A Scoping Review of Earth Observation and Machine Learning for Causal Inference: Implications for the Geography of Poverty
Kazuki Sakamoto, Connor T. Jerzak, Adel Daoud
TL;DR
This paper addresses the problem of inferring causal relationships in the geography of poverty using Earth Observation data and machine learning. It surveys the nascent literature on EO-ML causal inference, identifying five core approaches: outcome imputation, EO-based deconfounding, treatment effect heterogeneity, transportability, and image-informed causal discovery, and provides a practical, three-stage protocol for integrating EO data into causal analyses. The review finds that most work to date focuses on environmental or methodological questions rather than direct poverty outcomes, and highlights challenges such as multi-resolution, multi-source data, information leakage, and spatial dependence.
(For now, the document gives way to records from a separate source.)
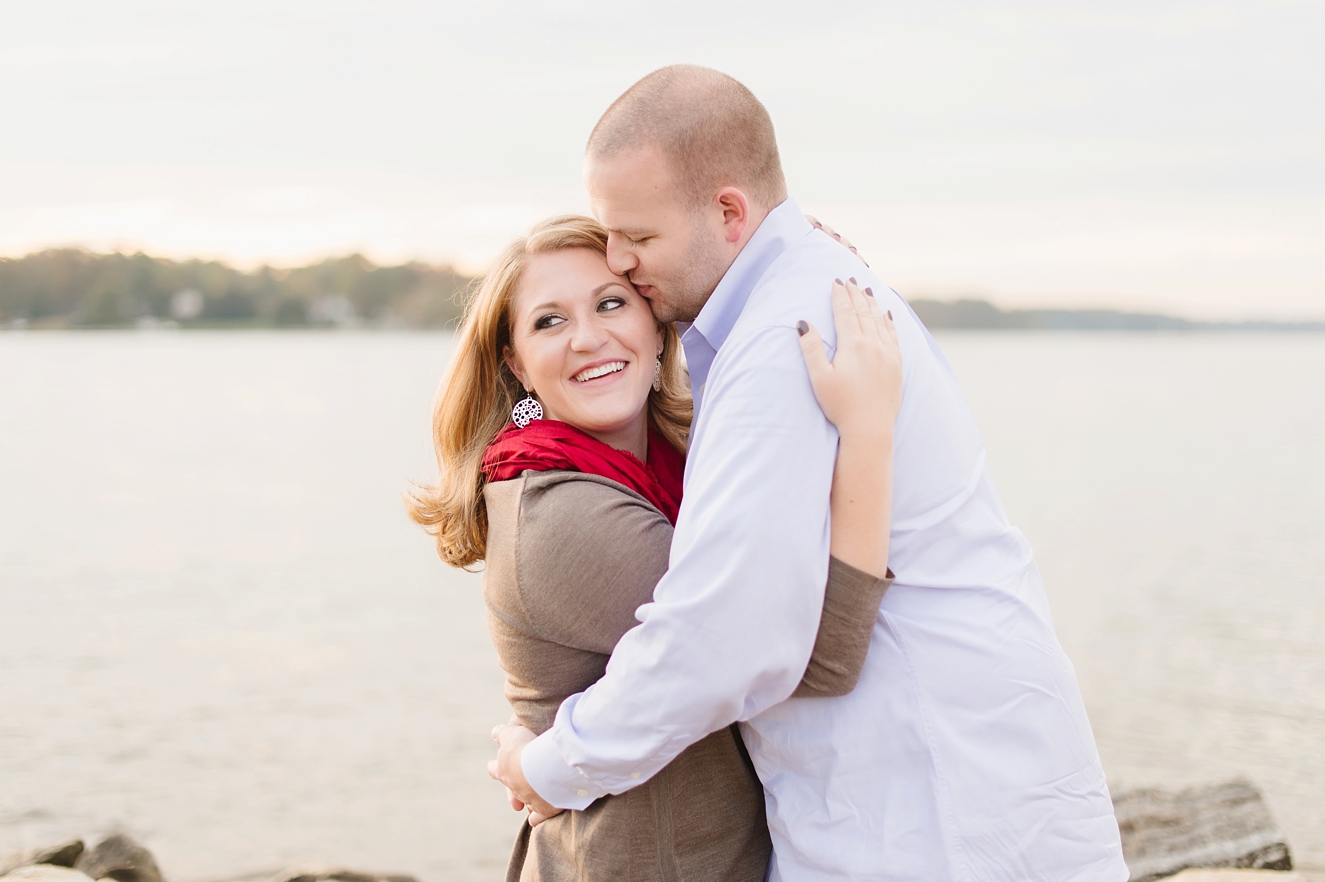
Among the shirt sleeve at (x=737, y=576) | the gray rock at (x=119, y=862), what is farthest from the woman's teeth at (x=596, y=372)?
the gray rock at (x=119, y=862)

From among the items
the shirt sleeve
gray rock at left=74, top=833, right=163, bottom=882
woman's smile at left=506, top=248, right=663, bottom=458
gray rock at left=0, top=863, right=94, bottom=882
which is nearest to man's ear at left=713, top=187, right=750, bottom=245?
the shirt sleeve

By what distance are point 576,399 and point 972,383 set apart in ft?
158

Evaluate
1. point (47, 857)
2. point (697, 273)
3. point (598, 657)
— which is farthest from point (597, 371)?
point (47, 857)

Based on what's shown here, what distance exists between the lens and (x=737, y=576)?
1599mm

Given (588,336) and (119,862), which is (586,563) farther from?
(119,862)

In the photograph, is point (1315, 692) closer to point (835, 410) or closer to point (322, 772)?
point (322, 772)

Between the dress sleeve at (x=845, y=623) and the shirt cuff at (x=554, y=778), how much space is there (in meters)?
0.48

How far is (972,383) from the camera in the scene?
48.4 m

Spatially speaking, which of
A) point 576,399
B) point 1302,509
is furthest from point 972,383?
point 576,399

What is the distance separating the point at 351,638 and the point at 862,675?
9604mm

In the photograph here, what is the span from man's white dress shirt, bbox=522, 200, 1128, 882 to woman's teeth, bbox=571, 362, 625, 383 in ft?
2.14

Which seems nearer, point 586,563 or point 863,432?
point 863,432

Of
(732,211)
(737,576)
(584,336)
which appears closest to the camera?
(737,576)

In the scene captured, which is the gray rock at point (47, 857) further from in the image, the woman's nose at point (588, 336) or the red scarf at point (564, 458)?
the woman's nose at point (588, 336)
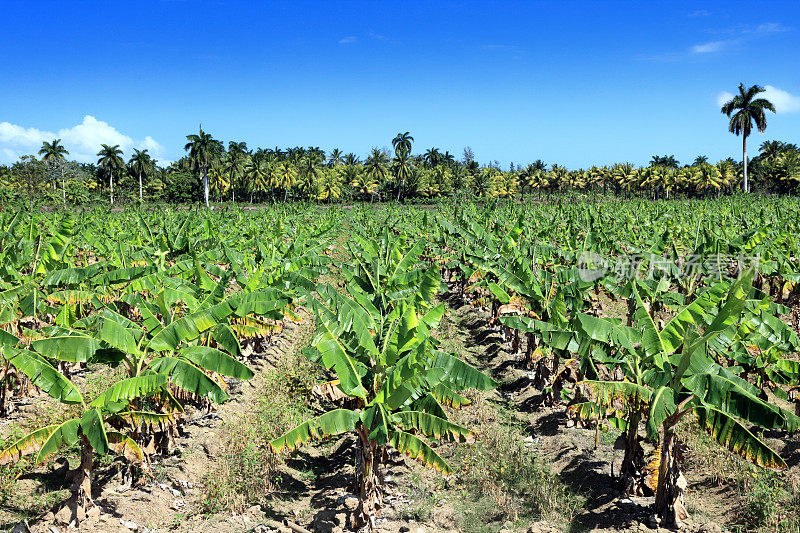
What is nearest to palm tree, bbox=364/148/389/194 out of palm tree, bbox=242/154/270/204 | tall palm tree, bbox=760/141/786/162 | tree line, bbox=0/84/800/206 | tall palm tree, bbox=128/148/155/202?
tree line, bbox=0/84/800/206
The proposed protocol offers concrete guidance on data choices, CV representations, and evaluation, aiming to improve causal credibility and enable finer-grained policy insights, with applicability to other SDG domains beyond poverty.
Abstract
Earth observation (EO) data such as satellite imagery can have far-reaching impacts on our understanding of the geography of poverty, especially when coupled with machine learning (ML) and computer vision. Early research used computer vision to predict living conditions in areas with limited data, but recent studies increasingly focus on causal analysis. Despite this shift, the use of EO-ML methods for causal inference lacks thorough documentation, and best practices are still developing. Through a comprehensive scoping review, we catalog the current literature on EO-ML methods in causal analysis. We synthesize five principal approaches to incorporating EO data in causal workflows: (1) outcome imputation for downstream causal analysis, (2) EO image deconfounding, (3) EO-based treatment effect heterogeneity, (4) EO-based transportability analysis, and (5) image-informed causal discovery. Building on these findings, we provide a detailed protocol guiding researchers in integrating EO data into causal analysis -- covering data requirements, computer vision model selection, and evaluation metrics. While our focus centers on health and living conditions outcomes, our protocol is adaptable to other sustainable development domains utilizing EO data.